Like the rest of the world, I was horrified to see the viral videos emerging of a United Airlines passenger being violently dragged down the aisle by a few men with badges. As blood streamed down the passenger’s face, other terrified passengers begged the security officers to stop and look at what they’re doing to this seemingly now unconscious, beaten and bloody man.
assaulted “re-accommodated” passenger refused to leave the plane not just because he was anxious to get back home to the land of mint juleps and southern hospitality. He claimed he was a doctor and had patients to see the following morning.
The plane was headed to Louisville, my town. When I first saw the horrific video, I strained my eyes for a closer look to see if this passenger could have actually been one of my doctors. Soon enough, more graphic videos from virtually every vantage point went viral. The passenger was soon identified as Dr. David Dao.
That’s when things got even worse for Dr. Dao.
That’s right. It wasn’t enough that he expected a mundane flight from Chicago to Louisville and instead found himself in aerial version of the Hunger Games. It wasn’t enough that the United staff chose to call in security to have him aggressively removed when the situation could have been resolved peacefully in a myriad of ways. It wasn’t enough that likely one of the most traumatic and embarrassing moments of his life not only was documented, but viewed by pretty much everyone in the world. It wasn’t enough that the CEO of United essentially blamed Dao and didn’t offer a personal apology. It wasn’t enough that Dao definitely wouldn’t be seeing patients, he would be stuck in a Chicago hospital recovering from his injuries.
No, once Dr. Dao’s identity was revealed, the Courier Journal reported extensively about Dao’s “troubled past” outlining his detailed arrest record from 2003 involving drug-related offenses. National gossip sites like TMZ picked up on this non-news story and ran with it while others followed suit. More local news outlets tried to dig up more dirt on Dao, including seeking answers to the question no one asked—“Did he even have patients scheduled Monday?”
Just like we all saw Dao being dragged through that aircraft, now we’re seeing him being dragged through the mud.
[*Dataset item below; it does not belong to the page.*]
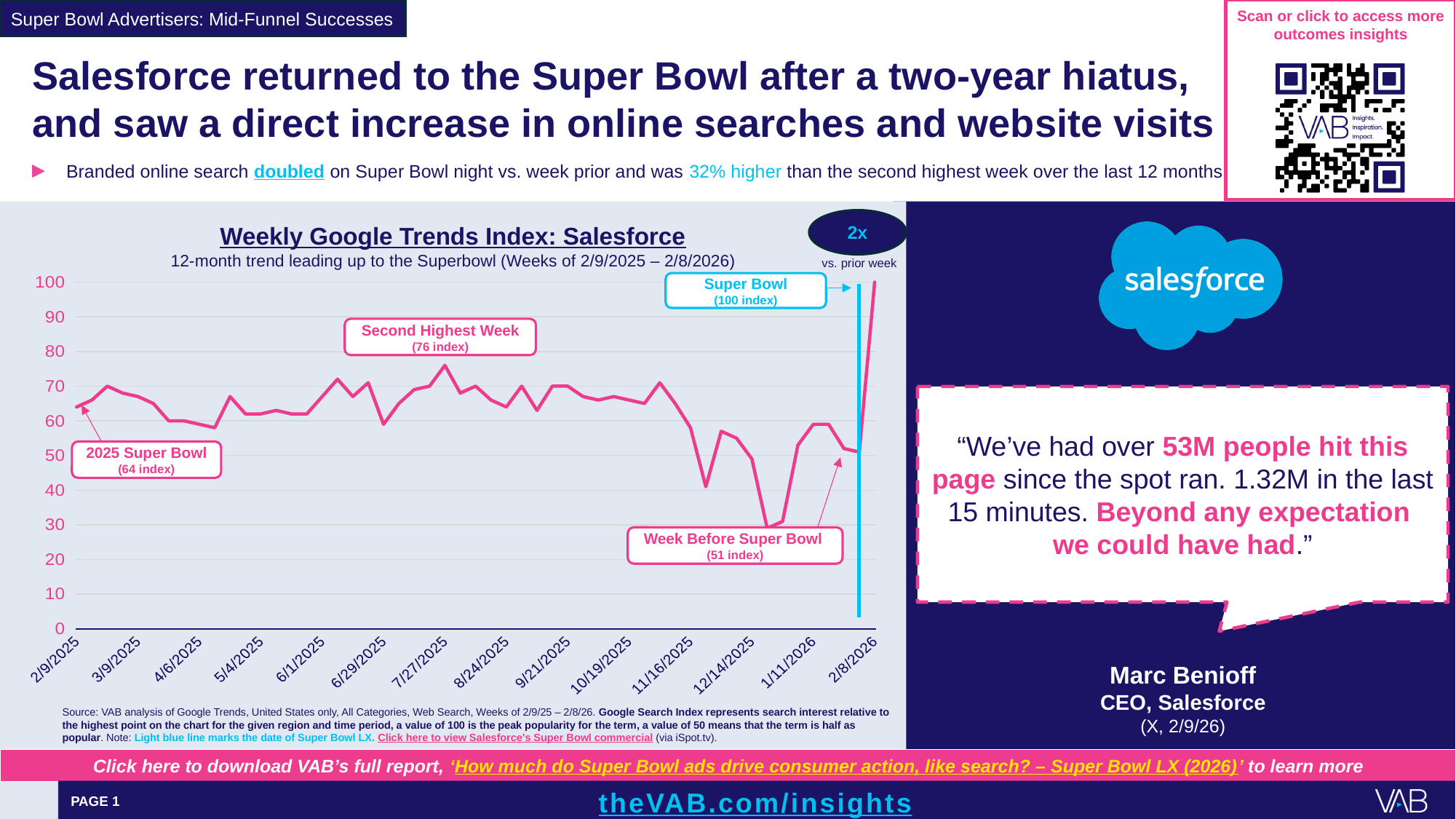
How much higher is the Super Bowl week index than the Second Highest Week index? 24 What is the Google Trends index value for the Super Bowl week (2/8/2026)? 100 What index value is labeled for the Second Highest Week? 76 Is the lowest point on the line (the dip in late December 2025) greater or less than 40? less Which is larger: the 2025 Super Bowl week index or the Week Before Super Bowl index? 2025 Super Bowl week What is the difference between the 2026 Super Bowl week index (100) and the 2025 Super Bowl week index (64)? 36 What index value is labeled for the 2025 Super Bowl week? 64 What is the title of the chart? Weekly Google Trends Index: Salesforce What index value is labeled for the Week Before Super Bowl? 51 What kind of chart is shown on the slide? Line chart What is the difference between the Super Bowl week index and the Week Before Super Bowl index? 49 Which week has the highest Google Trends index on the chart? Super Bowl week (2/8/2026)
At this rate, he’ll likely recover from his injuries long before he recovers from the damage to his reputation.
I’ve not been able to find the connection between a 14-year-old drug conviction and the appalling incident on the United flight. I’ve not been able to uncover the newsworthy aspect of divulging into Dao’s past. I’ve not found any ounce of journalistic integrity in painting the victim in this case as a criminal and not as a doting grandfather who didn’t deserve such brutality. It’s a classic case of “oh, but he’s not so innocent either” victim-blaming we’ve seen time and time again.
Look, I don’t care who Dao is. I don’t care if he’s a real jerk and was belligerent like United CEO Munoz claimed. I don’t care if he lied about having patients Monday morning. I don’t care if he said he was President of the United States and thought he was on Air Force One, when he was actually flying coach on a commercial flight. I don’t care if he has a criminal past. I don’t care if he got his medical degree from Trump University.
He’s a husband, father, grandfather, customer and human. He didn’t deserve to be treated so cruelly and handled so brutally. Now that the bloodshed is over, he certainly doesn’t deserve our ridicule.